• **REQUEST**:
Reproduce the entries exactly.

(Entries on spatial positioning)
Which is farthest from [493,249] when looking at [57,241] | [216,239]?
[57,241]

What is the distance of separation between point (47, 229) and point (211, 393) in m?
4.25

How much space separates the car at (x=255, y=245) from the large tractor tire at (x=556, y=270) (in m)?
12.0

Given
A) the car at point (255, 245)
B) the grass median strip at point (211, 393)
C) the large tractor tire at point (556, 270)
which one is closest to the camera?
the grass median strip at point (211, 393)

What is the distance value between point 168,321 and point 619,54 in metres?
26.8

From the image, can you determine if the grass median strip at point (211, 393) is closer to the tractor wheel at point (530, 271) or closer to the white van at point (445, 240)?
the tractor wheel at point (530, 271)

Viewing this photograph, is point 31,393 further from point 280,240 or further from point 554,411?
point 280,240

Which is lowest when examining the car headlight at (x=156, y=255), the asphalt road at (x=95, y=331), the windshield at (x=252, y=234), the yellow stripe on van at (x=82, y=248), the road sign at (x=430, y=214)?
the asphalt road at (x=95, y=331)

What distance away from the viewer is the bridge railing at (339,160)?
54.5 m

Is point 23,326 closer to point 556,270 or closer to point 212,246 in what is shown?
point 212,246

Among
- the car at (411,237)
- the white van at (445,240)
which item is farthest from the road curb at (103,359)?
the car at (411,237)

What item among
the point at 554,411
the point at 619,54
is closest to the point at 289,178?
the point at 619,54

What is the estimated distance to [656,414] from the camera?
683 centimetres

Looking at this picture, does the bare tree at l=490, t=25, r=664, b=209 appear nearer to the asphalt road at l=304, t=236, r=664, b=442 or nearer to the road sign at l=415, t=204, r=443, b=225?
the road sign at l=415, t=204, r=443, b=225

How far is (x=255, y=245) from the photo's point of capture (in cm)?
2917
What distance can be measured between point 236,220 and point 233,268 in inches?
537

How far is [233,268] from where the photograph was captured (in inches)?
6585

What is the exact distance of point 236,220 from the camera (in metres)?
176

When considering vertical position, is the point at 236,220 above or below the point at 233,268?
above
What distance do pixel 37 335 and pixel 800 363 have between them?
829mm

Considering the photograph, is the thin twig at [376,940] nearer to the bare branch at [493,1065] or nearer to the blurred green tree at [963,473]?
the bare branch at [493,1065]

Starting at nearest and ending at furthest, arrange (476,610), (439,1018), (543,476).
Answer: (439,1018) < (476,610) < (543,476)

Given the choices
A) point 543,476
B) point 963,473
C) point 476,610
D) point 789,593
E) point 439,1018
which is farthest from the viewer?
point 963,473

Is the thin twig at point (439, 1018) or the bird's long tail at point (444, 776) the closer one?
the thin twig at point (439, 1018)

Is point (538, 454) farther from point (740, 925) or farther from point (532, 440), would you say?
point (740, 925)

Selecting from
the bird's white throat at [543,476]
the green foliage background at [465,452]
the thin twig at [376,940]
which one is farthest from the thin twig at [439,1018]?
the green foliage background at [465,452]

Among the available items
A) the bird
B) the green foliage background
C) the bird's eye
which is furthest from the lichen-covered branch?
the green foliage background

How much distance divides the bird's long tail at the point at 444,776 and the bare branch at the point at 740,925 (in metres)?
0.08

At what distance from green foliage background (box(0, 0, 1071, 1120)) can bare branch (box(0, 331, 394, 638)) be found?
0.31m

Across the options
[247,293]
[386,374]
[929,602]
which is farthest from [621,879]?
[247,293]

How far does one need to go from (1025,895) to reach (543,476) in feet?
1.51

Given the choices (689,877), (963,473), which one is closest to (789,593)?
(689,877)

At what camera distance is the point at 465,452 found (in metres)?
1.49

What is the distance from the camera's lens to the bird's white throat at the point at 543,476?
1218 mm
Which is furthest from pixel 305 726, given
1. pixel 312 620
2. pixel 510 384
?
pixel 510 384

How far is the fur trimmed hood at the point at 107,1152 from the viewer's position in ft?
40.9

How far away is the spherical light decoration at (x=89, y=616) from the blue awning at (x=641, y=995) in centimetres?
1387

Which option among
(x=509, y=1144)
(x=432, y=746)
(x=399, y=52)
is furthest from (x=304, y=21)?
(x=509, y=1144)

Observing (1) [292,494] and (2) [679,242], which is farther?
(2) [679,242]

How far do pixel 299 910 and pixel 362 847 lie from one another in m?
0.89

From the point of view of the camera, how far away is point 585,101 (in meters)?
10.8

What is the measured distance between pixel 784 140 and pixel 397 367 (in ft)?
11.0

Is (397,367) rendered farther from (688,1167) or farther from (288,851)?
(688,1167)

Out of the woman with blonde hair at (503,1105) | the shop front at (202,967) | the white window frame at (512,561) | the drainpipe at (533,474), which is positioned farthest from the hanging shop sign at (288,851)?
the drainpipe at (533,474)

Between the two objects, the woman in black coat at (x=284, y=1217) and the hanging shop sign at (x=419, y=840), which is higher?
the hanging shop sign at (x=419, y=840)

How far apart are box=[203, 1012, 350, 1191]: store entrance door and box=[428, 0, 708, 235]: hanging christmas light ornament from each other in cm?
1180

• **CORRECT OUTPUT**:
Which is farthest from [493,249] when looking at [57,241] | [216,239]?
[57,241]

What is the distance of separation between point (47, 229) and point (211, 393) in m?
4.25

How much space separates the car at (x=255, y=245) from the large tractor tire at (x=556, y=270) (in m)?
12.0

Given
A) the car at point (255, 245)
B) the grass median strip at point (211, 393)
C) the large tractor tire at point (556, 270)
which one is closest to the camera?
the grass median strip at point (211, 393)

What is the distance value between point 168,321 and point 619,54 in metres?
26.8

From the image, can you determine if the grass median strip at point (211, 393) is closer to the tractor wheel at point (530, 271) or closer to the white van at point (445, 240)?
the tractor wheel at point (530, 271)

Viewing this photograph, is point 31,393 further from point 280,240 or further from point 554,411?
point 280,240

Which is lowest when examining the car headlight at (x=156, y=255), the asphalt road at (x=95, y=331), the windshield at (x=252, y=234), the yellow stripe on van at (x=82, y=248), the road sign at (x=430, y=214)?
the asphalt road at (x=95, y=331)

What distance away from the viewer is the bridge railing at (339,160)?
54.5 m

Is point 23,326 closer to point 556,270 or closer to point 212,246 in what is shown?
point 212,246

Among
- the car at (411,237)
- the white van at (445,240)
which item is farthest from the road curb at (103,359)?
the car at (411,237)

What item among
the point at 554,411
the point at 619,54
is closest to the point at 289,178?
the point at 619,54

What is the estimated distance to [656,414] from the camera?
683 centimetres

Looking at this picture, does the bare tree at l=490, t=25, r=664, b=209 appear nearer to the asphalt road at l=304, t=236, r=664, b=442 or nearer to the road sign at l=415, t=204, r=443, b=225?
the road sign at l=415, t=204, r=443, b=225

How far is (x=255, y=245) from the photo's point of capture (in cm)?
2917
What distance can be measured between point 236,220 and point 233,268 in inches?
537

How far is [233,268] from where the photograph was captured (in inches)?
6585

What is the exact distance of point 236,220 from the camera (in metres)?
176

When considering vertical position, is the point at 236,220 above or below the point at 233,268?
above
What distance do pixel 37 335 and pixel 800 363 have between them?
829mm

Considering the photograph, is the thin twig at [376,940] nearer to the bare branch at [493,1065] or nearer to the blurred green tree at [963,473]?
the bare branch at [493,1065]

Starting at nearest and ending at furthest, arrange (476,610), (439,1018), (543,476).
Answer: (439,1018) < (476,610) < (543,476)

Given the choices
A) point 543,476
B) point 963,473
C) point 476,610
D) point 789,593
E) point 439,1018
which is farthest from the viewer?
point 963,473

Is the thin twig at point (439, 1018) or the bird's long tail at point (444, 776) the closer one?
the thin twig at point (439, 1018)

Is point (538, 454) farther from point (740, 925) or farther from point (532, 440), would you say?
point (740, 925)

Selecting from
the bird's white throat at [543,476]
the green foliage background at [465,452]
the thin twig at [376,940]
which one is farthest from the thin twig at [439,1018]?
the green foliage background at [465,452]

Among the available items
A) the bird
B) the green foliage background
C) the bird's eye
which is furthest from the lichen-covered branch?
the green foliage background

How much distance divides the bird's long tail at the point at 444,776 and the bare branch at the point at 740,925 (in metres)?
0.08

At what distance from green foliage background (box(0, 0, 1071, 1120)) can bare branch (box(0, 331, 394, 638)) be found?
0.31m

Across the options
[247,293]
[386,374]
[929,602]
which is farthest from [621,879]?
[247,293]

How far does one need to go from (1025,895) to reach (543,476) in feet?
1.51

Given the choices (689,877), (963,473), which one is closest to (789,593)?
(689,877)

At what camera distance is the point at 465,452 found (in metres)?
1.49

What is the distance from the camera's lens to the bird's white throat at the point at 543,476?
1218 mm
Which is furthest from pixel 305 726, given
1. pixel 312 620
2. pixel 510 384
?
pixel 510 384

How far is the fur trimmed hood at the point at 107,1152 from the viewer's position in ft?
40.9

How far away is the spherical light decoration at (x=89, y=616) from the blue awning at (x=641, y=995) in centimetres?
1387

Which option among
(x=509, y=1144)
(x=432, y=746)
(x=399, y=52)
is furthest from (x=304, y=21)?
(x=509, y=1144)

Observing (1) [292,494] and (2) [679,242], which is farther?
(2) [679,242]

How far do pixel 299 910 and pixel 362 847 lie from one another in m?
0.89

From the point of view of the camera, how far away is point 585,101 (in meters)?
10.8

What is the measured distance between pixel 784 140 and pixel 397 367 (in ft)?
11.0

Is (397,367) rendered farther from (688,1167) or farther from (288,851)?
(688,1167)

Out of the woman with blonde hair at (503,1105) | the shop front at (202,967) | the white window frame at (512,561) | the drainpipe at (533,474), which is positioned farthest from the hanging shop sign at (288,851)?
the drainpipe at (533,474)

Between the two objects, the woman in black coat at (x=284, y=1217) and the hanging shop sign at (x=419, y=840), which is higher?
the hanging shop sign at (x=419, y=840)

How far apart are box=[203, 1012, 350, 1191]: store entrance door and box=[428, 0, 708, 235]: hanging christmas light ornament from each other in cm?
1180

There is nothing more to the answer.